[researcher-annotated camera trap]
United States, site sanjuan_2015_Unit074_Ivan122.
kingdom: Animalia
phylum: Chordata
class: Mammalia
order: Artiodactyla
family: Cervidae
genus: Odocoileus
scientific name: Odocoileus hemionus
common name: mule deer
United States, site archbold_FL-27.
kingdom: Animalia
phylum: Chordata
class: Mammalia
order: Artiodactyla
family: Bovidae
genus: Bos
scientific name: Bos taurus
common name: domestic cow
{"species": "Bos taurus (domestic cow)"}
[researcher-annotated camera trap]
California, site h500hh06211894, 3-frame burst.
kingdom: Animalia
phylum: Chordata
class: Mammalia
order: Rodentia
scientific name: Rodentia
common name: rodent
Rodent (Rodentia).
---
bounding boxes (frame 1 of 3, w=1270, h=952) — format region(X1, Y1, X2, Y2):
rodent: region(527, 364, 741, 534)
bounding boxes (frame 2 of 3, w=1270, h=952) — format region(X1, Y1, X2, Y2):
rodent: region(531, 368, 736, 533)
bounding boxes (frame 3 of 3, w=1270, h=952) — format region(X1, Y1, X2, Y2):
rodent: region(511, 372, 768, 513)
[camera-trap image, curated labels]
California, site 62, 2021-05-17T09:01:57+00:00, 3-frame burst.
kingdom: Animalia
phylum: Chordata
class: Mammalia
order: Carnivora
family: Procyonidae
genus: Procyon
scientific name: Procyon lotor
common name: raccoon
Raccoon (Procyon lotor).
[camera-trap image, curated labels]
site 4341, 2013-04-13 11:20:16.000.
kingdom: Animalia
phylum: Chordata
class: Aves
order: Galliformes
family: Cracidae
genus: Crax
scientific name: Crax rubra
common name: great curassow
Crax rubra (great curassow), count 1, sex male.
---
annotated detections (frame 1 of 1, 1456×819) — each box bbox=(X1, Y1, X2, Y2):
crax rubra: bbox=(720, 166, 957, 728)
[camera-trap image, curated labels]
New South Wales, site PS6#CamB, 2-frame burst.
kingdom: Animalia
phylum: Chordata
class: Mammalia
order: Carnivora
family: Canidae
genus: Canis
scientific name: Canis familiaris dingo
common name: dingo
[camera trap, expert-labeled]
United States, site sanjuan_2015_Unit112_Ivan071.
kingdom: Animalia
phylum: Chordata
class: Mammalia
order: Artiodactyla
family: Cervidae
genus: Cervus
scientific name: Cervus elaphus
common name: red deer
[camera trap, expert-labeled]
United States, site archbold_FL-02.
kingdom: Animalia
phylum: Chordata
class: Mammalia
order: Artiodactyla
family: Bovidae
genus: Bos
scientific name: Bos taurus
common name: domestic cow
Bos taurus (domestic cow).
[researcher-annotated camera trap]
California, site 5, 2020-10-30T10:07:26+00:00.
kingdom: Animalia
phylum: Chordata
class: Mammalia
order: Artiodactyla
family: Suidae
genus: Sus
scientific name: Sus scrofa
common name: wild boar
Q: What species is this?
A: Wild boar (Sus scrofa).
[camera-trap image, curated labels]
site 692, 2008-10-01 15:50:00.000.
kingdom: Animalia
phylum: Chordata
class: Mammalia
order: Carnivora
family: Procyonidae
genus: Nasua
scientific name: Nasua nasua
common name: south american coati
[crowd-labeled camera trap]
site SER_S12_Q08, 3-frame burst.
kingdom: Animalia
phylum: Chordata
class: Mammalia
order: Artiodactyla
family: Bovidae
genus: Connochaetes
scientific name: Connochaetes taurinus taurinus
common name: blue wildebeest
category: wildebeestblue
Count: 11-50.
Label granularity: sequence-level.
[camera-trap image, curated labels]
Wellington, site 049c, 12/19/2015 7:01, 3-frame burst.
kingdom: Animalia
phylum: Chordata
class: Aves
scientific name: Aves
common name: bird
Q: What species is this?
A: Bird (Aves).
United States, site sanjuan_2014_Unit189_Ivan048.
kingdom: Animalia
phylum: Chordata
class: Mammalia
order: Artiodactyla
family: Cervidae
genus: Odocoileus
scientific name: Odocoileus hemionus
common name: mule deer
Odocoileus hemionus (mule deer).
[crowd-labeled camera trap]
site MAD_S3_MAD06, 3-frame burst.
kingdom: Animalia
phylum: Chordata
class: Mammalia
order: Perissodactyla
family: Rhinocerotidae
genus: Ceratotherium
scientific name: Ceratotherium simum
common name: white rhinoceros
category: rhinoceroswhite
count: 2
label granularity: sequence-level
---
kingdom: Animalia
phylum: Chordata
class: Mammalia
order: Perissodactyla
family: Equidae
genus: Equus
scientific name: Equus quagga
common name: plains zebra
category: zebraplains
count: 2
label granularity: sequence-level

○ ○ ○ ○ ○

→ **WORK REQUIRED**
Please transcribe the material above in full, keeping every character intact.

→ **OUTPUT OF THE EXERCISE**
[researcher-annotated camera trap]
United States, site sanjuan_2015_Unit074_Ivan122.
kingdom: Animalia
phylum: Chordata
class: Mammalia
order: Artiodactyla
family: Cervidae
genus: Odocoileus
scientific name: Odocoileus hemionus
common name: mule deer
United States, site archbold_FL-27.
kingdom: Animalia
phylum: Chordata
class: Mammalia
order: Artiodactyla
family: Bovidae
genus: Bos
scientific name: Bos taurus
common name: domestic cow
{"species": "Bos taurus (domestic cow)"}
[researcher-annotated camera trap]
California, site h500hh06211894, 3-frame burst.
kingdom: Animalia
phylum: Chordata
class: Mammalia
order: Rodentia
scientific name: Rodentia
common name: rodent
Rodent (Rodentia).
---
bounding boxes (frame 1 of 3, w=1270, h=952) — format region(X1, Y1, X2, Y2):
rodent: region(527, 364, 741, 534)
bounding boxes (frame 2 of 3, w=1270, h=952) — format region(X1, Y1, X2, Y2):
rodent: region(531, 368, 736, 533)
bounding boxes (frame 3 of 3, w=1270, h=952) — format region(X1, Y1, X2, Y2):
rodent: region(511, 372, 768, 513)
[camera-trap image, curated labels]
California, site 62, 2021-05-17T09:01:57+00:00, 3-frame burst.
kingdom: Animalia
phylum: Chordata
class: Mammalia
order: Carnivora
family: Procyonidae
genus: Procyon
scientific name: Procyon lotor
common name: raccoon
Raccoon (Procyon lotor).
[camera-trap image, curated labels]
site 4341, 2013-04-13 11:20:16.000.
kingdom: Animalia
phylum: Chordata
class: Aves
order: Galliformes
family: Cracidae
genus: Crax
scientific name: Crax rubra
common name: great curassow
Crax rubra (great curassow), count 1, sex male.
---
annotated detections (frame 1 of 1, 1456×819) — each box bbox=(X1, Y1, X2, Y2):
crax rubra: bbox=(720, 166, 957, 728)
[camera-trap image, curated labels]
New South Wales, site PS6#CamB, 2-frame burst.
kingdom: Animalia
phylum: Chordata
class: Mammalia
order: Carnivora
family: Canidae
genus: Canis
scientific name: Canis familiaris dingo
common name: dingo
[camera trap, expert-labeled]
United States, site sanjuan_2015_Unit112_Ivan071.
kingdom: Animalia
phylum: Chordata
class: Mammalia
order: Artiodactyla
family: Cervidae
genus: Cervus
scientific name: Cervus elaphus
common name: red deer
[camera trap, expert-labeled]
United States, site archbold_FL-02.
kingdom: Animalia
phylum: Chordata
class: Mammalia
order: Artiodactyla
family: Bovidae
genus: Bos
scientific name: Bos taurus
common name: domestic cow
Bos taurus (domestic cow).
[researcher-annotated camera trap]
California, site 5, 2020-10-30T10:07:26+00:00.
kingdom: Animalia
phylum: Chordata
class: Mammalia
order: Artiodactyla
family: Suidae
genus: Sus
scientific name: Sus scrofa
common name: wild boar
Q: What species is this?
A: Wild boar (Sus scrofa).
[camera-trap image, curated labels]
site 692, 2008-10-01 15:50:00.000.
kingdom: Animalia
phylum: Chordata
class: Mammalia
order: Carnivora
family: Procyonidae
genus: Nasua
scientific name: Nasua nasua
common name: south american coati
[crowd-labeled camera trap]
site SER_S12_Q08, 3-frame burst.
kingdom: Animalia
phylum: Chordata
class: Mammalia
order: Artiodactyla
family: Bovidae
genus: Connochaetes
scientific name: Connochaetes taurinus taurinus
common name: blue wildebeest
category: wildebeestblue
Count: 11-50.
Label granularity: sequence-level.
[camera-trap image, curated labels]
Wellington, site 049c, 12/19/2015 7:01, 3-frame burst.
kingdom: Animalia
phylum: Chordata
class: Aves
scientific name: Aves
common name: bird
Q: What species is this?
A: Bird (Aves).
United States, site sanjuan_2014_Unit189_Ivan048.
kingdom: Animalia
phylum: Chordata
class: Mammalia
order: Artiodactyla
family: Cervidae
genus: Odocoileus
scientific name: Odocoileus hemionus
common name: mule deer
Odocoileus hemionus (mule deer).
[crowd-labeled camera trap]
site MAD_S3_MAD06, 3-frame burst.
kingdom: Animalia
phylum: Chordata
class: Mammalia
order: Perissodactyla
family: Rhinocerotidae
genus: Ceratotherium
scientific name: Ceratotherium simum
common name: white rhinoceros
category: rhinoceroswhite
count: 2
label granularity: sequence-level
---
kingdom: Animalia
phylum: Chordata
class: Mammalia
order: Perissodactyla
family: Equidae
genus: Equus
scientific name: Equus quagga
common name: plains zebra
category: zebraplains
count: 2
label granularity: sequence-level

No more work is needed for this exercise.